As part of the comprehensive planning process, KAA is conducting a Strategic Environmental and Social Assessment in partnership with international consultants Dar Al Handasah, working alongside Shair and Partners and local firm Geodev Kenya Limited.
The assessment adheres strictly to Kenya’s Environmental Management and Coordination Act of 1999, ensuring that all environmental and social considerations are thoroughly evaluated before implementation begins.
“Your participation will help shape the future of these airports and ensure that community issues are well understood and taken into account,” KAA emphasized in their announcement, underscoring the critical importance they place on incorporating public input throughout the planning process.
This approach reflects a broader commitment to inclusive development that considers both national infrastructure needs and local community concerns.
The master plans being developed are designed to establish a comprehensive long-term vision that encompasses infrastructure development, operational efficiency, environmental sustainability, and social inclusion for both airport facilities.

ENTRIES SUPPLIED:
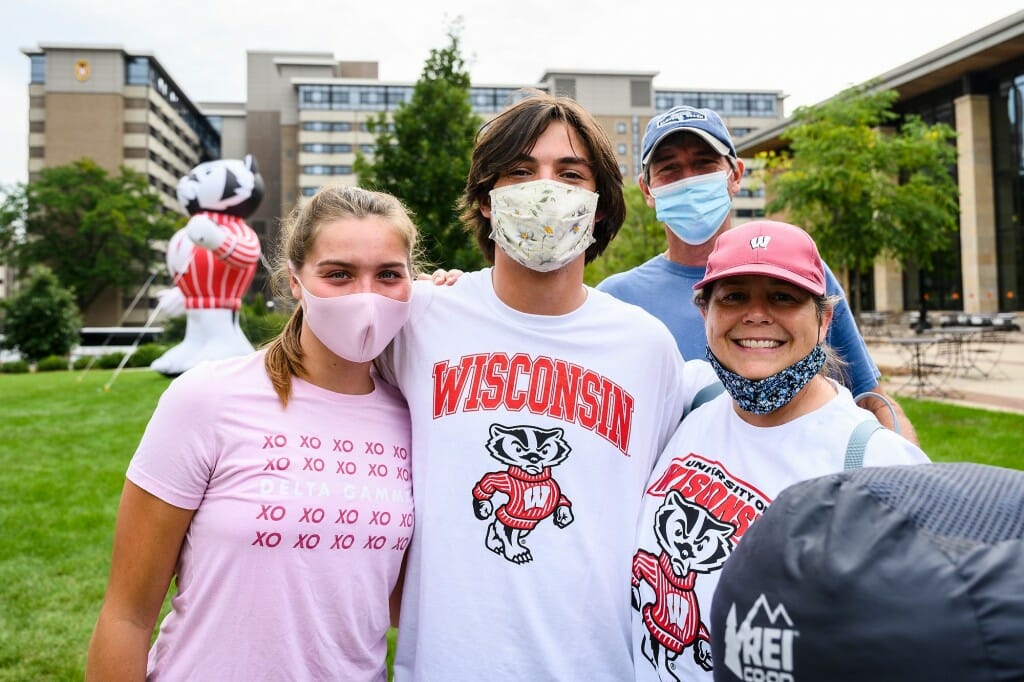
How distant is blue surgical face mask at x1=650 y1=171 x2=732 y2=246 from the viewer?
306cm

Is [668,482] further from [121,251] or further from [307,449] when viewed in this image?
[121,251]

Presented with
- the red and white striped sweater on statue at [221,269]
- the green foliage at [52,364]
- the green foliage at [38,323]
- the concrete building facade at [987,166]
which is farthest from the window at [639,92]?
the red and white striped sweater on statue at [221,269]

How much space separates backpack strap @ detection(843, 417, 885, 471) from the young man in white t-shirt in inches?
25.4

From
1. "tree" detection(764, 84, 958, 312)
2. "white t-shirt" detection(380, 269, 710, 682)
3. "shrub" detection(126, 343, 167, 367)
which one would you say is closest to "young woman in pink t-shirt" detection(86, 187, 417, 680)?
"white t-shirt" detection(380, 269, 710, 682)

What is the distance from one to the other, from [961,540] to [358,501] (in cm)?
160

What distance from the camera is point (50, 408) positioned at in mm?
14844

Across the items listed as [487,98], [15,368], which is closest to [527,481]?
[15,368]

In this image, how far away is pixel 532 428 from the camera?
2.14 m

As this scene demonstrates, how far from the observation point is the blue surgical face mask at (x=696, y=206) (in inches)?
120

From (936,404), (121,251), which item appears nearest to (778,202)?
(936,404)

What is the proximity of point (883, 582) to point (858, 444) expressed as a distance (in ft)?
3.39

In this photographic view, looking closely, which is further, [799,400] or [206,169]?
[206,169]

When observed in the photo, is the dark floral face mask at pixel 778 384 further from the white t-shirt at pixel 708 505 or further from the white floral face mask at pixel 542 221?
the white floral face mask at pixel 542 221

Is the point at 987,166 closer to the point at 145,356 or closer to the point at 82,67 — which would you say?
the point at 145,356
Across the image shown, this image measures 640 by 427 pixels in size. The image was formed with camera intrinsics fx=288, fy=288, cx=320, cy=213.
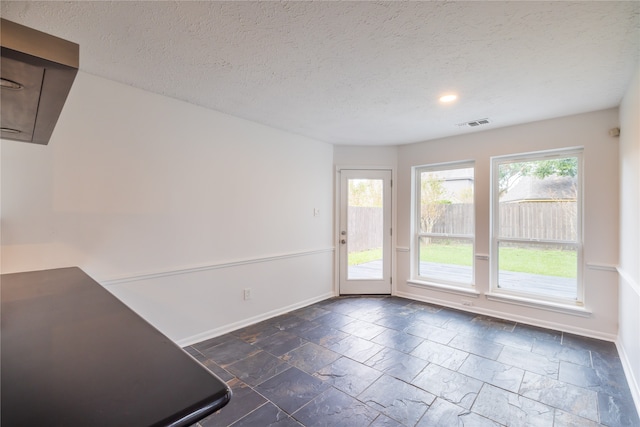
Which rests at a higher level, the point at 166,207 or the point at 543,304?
the point at 166,207

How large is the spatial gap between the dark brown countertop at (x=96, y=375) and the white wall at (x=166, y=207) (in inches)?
55.2

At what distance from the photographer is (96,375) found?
0.63 m

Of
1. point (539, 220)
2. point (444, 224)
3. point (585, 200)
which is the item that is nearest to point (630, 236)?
point (585, 200)

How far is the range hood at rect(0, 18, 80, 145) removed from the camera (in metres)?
0.72

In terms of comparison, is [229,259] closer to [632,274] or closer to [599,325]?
[632,274]

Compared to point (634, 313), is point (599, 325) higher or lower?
lower

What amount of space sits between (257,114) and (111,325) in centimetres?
267

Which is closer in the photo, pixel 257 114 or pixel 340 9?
pixel 340 9

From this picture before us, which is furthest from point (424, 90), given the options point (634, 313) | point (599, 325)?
point (599, 325)

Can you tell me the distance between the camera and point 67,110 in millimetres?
2170

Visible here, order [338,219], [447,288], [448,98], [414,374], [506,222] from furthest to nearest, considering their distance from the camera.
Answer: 1. [338,219]
2. [447,288]
3. [506,222]
4. [448,98]
5. [414,374]

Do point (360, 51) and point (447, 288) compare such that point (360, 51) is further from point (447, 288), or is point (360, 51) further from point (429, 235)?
point (447, 288)

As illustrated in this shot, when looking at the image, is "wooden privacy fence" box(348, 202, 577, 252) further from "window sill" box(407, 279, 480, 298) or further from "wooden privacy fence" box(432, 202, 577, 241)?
"window sill" box(407, 279, 480, 298)

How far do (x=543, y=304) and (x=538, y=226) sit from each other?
0.91 metres
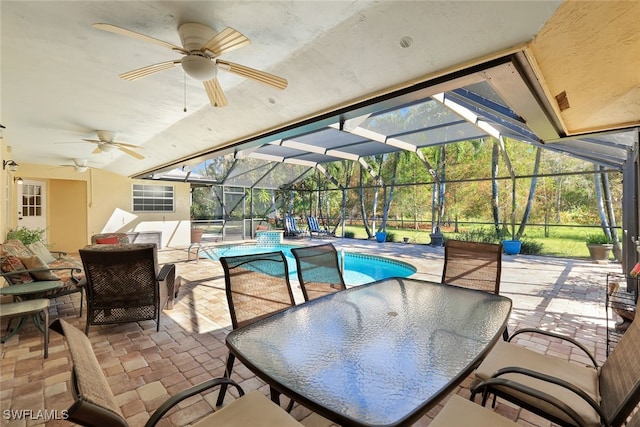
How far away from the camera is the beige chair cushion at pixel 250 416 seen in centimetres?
129

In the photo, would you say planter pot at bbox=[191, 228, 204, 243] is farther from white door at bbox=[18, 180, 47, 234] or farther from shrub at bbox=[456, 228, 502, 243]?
shrub at bbox=[456, 228, 502, 243]

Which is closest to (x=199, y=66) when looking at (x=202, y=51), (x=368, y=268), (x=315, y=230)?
(x=202, y=51)

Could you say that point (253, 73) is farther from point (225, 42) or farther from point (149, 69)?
point (149, 69)

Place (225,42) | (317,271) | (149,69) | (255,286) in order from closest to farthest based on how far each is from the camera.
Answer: (225,42) < (255,286) < (149,69) < (317,271)

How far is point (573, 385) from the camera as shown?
4.36 feet

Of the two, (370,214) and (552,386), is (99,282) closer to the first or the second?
(552,386)

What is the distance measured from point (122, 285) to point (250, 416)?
2.59 metres

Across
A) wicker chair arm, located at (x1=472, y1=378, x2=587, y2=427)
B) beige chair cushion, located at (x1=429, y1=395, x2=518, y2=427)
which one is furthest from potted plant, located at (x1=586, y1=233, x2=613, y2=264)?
beige chair cushion, located at (x1=429, y1=395, x2=518, y2=427)

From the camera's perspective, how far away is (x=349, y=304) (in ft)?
7.24

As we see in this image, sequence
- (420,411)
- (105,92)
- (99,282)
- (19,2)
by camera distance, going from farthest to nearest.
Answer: (105,92) < (99,282) < (19,2) < (420,411)

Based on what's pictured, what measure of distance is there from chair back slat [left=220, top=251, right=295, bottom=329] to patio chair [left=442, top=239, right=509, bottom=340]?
5.69 ft

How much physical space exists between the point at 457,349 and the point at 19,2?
3.47 metres

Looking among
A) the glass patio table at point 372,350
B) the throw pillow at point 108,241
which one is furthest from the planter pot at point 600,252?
the throw pillow at point 108,241

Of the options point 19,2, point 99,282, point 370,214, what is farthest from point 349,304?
point 370,214
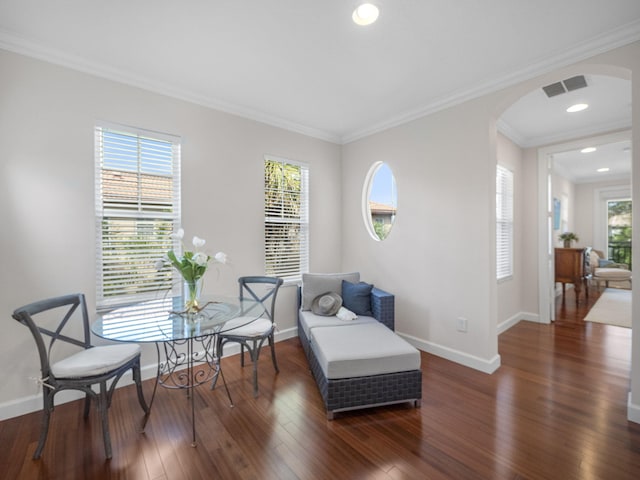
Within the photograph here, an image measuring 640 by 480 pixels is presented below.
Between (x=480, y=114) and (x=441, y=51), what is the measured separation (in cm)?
84

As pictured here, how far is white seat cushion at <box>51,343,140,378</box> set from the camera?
1.73 m

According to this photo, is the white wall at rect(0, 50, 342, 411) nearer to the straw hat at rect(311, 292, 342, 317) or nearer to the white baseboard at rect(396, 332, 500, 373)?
the straw hat at rect(311, 292, 342, 317)

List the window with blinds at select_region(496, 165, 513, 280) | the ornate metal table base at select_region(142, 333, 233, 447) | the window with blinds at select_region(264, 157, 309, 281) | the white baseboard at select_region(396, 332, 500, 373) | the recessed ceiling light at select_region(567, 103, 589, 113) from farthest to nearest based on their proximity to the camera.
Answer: the window with blinds at select_region(496, 165, 513, 280), the window with blinds at select_region(264, 157, 309, 281), the recessed ceiling light at select_region(567, 103, 589, 113), the white baseboard at select_region(396, 332, 500, 373), the ornate metal table base at select_region(142, 333, 233, 447)

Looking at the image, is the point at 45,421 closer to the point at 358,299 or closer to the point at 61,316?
the point at 61,316

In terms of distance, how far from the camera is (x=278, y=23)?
6.34 feet

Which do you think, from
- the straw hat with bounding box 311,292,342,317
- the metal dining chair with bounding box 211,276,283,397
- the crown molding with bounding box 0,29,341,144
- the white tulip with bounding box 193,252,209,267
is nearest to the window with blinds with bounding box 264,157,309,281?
the crown molding with bounding box 0,29,341,144

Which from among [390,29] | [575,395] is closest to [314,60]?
[390,29]

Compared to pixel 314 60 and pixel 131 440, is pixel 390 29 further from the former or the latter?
pixel 131 440

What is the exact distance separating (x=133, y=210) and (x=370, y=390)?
2.54 meters

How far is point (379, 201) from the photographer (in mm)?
3895

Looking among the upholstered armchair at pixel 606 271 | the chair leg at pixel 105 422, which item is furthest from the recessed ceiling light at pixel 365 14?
the upholstered armchair at pixel 606 271

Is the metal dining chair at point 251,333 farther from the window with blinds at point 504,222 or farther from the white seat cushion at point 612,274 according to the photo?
the white seat cushion at point 612,274

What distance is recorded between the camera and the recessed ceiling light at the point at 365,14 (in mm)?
1761

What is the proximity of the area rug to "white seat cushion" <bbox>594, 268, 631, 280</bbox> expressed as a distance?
349mm
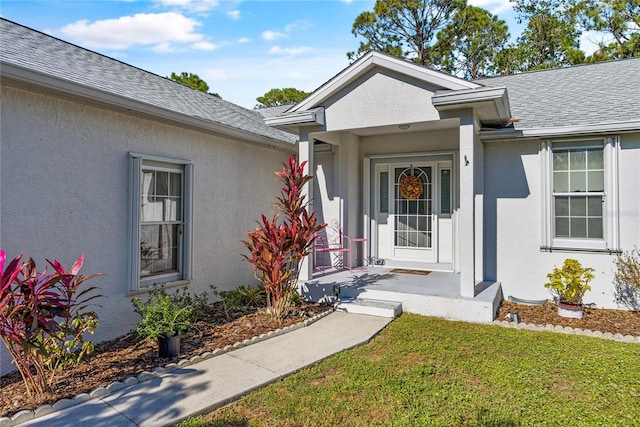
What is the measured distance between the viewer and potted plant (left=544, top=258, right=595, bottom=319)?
6.21 metres

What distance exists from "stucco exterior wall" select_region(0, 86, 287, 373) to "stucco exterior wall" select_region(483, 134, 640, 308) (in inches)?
203

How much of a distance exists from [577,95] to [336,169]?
5117 millimetres

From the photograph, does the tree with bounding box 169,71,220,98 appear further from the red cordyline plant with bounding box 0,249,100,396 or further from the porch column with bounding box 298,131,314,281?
the red cordyline plant with bounding box 0,249,100,396

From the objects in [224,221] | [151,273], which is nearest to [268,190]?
[224,221]

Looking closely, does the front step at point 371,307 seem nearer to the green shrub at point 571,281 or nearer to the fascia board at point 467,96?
the green shrub at point 571,281

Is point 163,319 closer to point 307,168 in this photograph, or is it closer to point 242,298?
point 242,298

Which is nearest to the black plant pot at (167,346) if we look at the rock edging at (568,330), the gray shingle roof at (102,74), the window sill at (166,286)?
the window sill at (166,286)

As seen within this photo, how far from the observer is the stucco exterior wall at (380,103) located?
260 inches

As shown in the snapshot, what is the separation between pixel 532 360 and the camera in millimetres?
4605

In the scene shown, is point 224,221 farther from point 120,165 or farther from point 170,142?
point 120,165

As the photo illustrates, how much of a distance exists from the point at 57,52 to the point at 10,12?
2.15 metres

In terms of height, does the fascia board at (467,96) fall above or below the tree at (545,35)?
below

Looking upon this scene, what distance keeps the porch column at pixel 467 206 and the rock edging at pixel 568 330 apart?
661mm

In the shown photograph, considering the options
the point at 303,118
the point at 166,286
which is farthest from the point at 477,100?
the point at 166,286
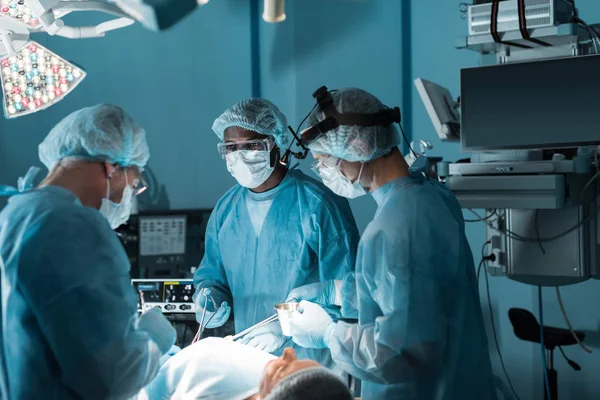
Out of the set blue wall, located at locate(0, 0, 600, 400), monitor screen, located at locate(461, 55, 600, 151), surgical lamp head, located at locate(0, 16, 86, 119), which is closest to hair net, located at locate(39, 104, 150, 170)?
surgical lamp head, located at locate(0, 16, 86, 119)

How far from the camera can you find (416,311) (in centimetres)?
155

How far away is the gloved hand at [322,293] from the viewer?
2.16 meters

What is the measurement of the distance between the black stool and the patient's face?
191cm

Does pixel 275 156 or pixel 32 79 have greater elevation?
pixel 32 79

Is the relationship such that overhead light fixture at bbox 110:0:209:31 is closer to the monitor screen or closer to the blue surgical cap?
the blue surgical cap

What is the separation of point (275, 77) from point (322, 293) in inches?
89.5

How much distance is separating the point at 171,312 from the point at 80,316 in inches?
67.5

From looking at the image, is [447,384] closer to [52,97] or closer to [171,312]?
[171,312]

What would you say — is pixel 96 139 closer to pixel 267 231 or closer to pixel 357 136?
pixel 357 136

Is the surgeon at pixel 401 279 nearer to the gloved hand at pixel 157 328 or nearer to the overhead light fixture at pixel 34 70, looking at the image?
the gloved hand at pixel 157 328

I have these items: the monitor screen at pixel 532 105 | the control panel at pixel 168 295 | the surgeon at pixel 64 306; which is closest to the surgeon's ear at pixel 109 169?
the surgeon at pixel 64 306

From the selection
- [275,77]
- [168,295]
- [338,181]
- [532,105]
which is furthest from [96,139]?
[275,77]

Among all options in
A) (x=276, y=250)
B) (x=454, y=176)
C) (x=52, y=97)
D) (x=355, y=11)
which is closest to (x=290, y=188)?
(x=276, y=250)

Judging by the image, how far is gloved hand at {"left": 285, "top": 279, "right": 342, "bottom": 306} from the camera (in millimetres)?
2164
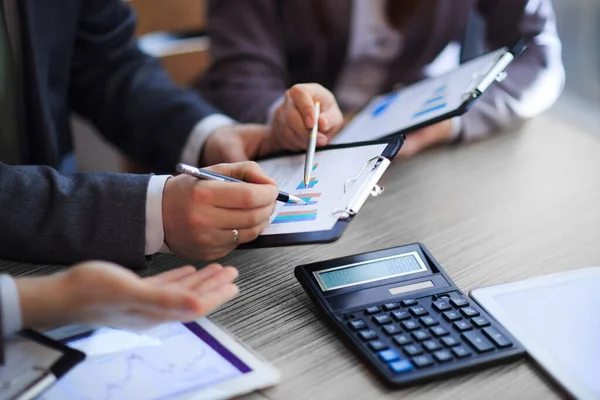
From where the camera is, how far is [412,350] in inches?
23.5

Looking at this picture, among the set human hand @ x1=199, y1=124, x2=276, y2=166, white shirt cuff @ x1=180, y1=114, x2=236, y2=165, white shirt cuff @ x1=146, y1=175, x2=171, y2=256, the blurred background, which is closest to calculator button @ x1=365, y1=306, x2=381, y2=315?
white shirt cuff @ x1=146, y1=175, x2=171, y2=256

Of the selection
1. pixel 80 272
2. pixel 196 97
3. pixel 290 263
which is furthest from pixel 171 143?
pixel 80 272

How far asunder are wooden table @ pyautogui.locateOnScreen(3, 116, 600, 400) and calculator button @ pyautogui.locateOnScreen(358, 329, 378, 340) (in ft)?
0.06

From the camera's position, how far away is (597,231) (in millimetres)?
833

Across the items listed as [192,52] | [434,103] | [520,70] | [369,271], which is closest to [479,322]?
[369,271]

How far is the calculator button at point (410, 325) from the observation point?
2.05 ft

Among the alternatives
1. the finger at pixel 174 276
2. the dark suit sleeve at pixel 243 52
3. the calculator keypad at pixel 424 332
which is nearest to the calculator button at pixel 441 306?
the calculator keypad at pixel 424 332

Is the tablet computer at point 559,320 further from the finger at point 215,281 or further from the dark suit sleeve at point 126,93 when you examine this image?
the dark suit sleeve at point 126,93

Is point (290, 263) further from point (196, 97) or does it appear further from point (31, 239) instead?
point (196, 97)

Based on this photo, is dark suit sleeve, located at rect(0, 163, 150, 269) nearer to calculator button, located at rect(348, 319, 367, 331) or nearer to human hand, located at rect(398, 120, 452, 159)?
calculator button, located at rect(348, 319, 367, 331)

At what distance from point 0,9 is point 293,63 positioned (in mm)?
574

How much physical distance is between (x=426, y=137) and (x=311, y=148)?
27 cm

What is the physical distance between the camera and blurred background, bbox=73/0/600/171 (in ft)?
6.07

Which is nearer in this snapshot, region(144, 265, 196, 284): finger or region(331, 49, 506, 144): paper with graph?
region(144, 265, 196, 284): finger
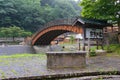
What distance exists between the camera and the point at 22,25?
6212cm

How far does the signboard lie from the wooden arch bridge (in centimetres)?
36

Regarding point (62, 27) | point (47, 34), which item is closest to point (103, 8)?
point (62, 27)

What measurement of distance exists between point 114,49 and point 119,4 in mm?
3756

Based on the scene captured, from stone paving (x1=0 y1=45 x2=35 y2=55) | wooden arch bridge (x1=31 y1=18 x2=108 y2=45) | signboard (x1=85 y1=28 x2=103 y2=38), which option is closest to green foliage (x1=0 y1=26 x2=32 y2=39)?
wooden arch bridge (x1=31 y1=18 x2=108 y2=45)

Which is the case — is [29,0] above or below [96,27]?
above

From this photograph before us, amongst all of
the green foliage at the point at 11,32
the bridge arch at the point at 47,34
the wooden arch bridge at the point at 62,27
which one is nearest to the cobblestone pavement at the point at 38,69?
the wooden arch bridge at the point at 62,27

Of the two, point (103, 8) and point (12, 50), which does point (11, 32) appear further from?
point (103, 8)

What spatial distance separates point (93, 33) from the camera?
763 inches

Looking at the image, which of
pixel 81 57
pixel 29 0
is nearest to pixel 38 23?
pixel 29 0

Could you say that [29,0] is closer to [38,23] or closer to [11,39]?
[38,23]

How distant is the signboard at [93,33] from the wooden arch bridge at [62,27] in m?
0.36

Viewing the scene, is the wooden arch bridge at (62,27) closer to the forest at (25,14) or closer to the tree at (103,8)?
the tree at (103,8)

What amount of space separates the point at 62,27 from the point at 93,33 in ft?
28.1

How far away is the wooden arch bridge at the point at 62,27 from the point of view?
1895cm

TASK PROMPT:
Reproduce the portion of the airport planning text starting at "As part of the" and ending at "the planning process.", keeping every word and punctuation mark unchanged.

EXERCISE ANSWER:
As part of the comprehensive planning process, KAA is conducting a Strategic Environmental and Social Assessment in partnership with international consultants Dar Al Handasah, working alongside Shair and Partners and local firm Geodev Kenya Limited.
The assessment adheres strictly to Kenya’s Environmental Management and Coordination Act of 1999, ensuring that all environmental and social considerations are thoroughly evaluated before implementation begins.
“Your participation will help shape the future of these airports and ensure that community issues are well understood and taken into account,” KAA emphasized in their announcement, underscoring the critical importance they place on incorporating public input throughout the planning process.